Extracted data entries
--- Begin ---
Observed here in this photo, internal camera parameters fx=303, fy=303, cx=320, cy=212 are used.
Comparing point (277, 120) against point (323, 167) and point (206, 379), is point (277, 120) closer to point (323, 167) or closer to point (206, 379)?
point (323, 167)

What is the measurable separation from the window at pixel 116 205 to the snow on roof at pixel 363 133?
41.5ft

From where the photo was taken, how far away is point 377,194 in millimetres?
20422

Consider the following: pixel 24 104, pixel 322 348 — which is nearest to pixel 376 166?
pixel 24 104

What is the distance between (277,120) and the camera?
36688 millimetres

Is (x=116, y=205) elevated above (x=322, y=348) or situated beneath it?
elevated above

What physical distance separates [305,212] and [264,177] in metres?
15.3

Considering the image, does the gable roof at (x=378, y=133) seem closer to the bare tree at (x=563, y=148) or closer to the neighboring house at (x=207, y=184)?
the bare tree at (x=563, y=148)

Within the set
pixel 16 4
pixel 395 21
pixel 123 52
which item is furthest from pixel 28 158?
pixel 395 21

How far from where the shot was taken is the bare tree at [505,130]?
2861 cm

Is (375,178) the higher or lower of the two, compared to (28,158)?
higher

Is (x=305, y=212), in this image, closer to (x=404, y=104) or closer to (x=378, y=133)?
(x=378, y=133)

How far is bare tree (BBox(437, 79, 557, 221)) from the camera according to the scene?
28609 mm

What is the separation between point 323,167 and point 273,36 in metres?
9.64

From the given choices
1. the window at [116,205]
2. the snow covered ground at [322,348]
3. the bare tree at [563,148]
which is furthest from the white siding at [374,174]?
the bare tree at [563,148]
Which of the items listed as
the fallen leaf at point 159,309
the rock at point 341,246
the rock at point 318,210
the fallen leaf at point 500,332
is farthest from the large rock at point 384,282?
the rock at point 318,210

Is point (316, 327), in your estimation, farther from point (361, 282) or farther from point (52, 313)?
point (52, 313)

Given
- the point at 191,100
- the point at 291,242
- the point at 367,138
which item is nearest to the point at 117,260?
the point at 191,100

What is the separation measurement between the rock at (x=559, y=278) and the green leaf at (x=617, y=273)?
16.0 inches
--- End ---
• **Written request**: Copy exactly, and only, the lines from the one containing "Is (x=305, y=212), in" through the last line of the listing.

• **Answer in full**:
Is (x=305, y=212), in this image, closer to (x=404, y=104) or closer to (x=378, y=133)?
(x=378, y=133)

How far is bare tree (BBox(437, 79, 557, 221)) from the camera according to the scene?
28609 mm

What is the separation between point 323,167 and point 273,36 in metres?
9.64

From the given choices
1. the window at [116,205]
2. the snow covered ground at [322,348]
3. the bare tree at [563,148]
which is furthest from the white siding at [374,174]?
the bare tree at [563,148]
Which of the items listed as
the fallen leaf at point 159,309
the rock at point 341,246
the rock at point 318,210
the fallen leaf at point 500,332
is farthest from the large rock at point 384,282?
the rock at point 318,210

Is point (316, 327), in your estimation, farther from point (361, 282) or farther from point (52, 313)?
point (52, 313)

Given
- the point at 191,100
- the point at 291,242
- the point at 367,138
which item is nearest to the point at 117,260?
the point at 191,100

What is the separation measurement between the rock at (x=559, y=278) and the green leaf at (x=617, y=273)?
16.0 inches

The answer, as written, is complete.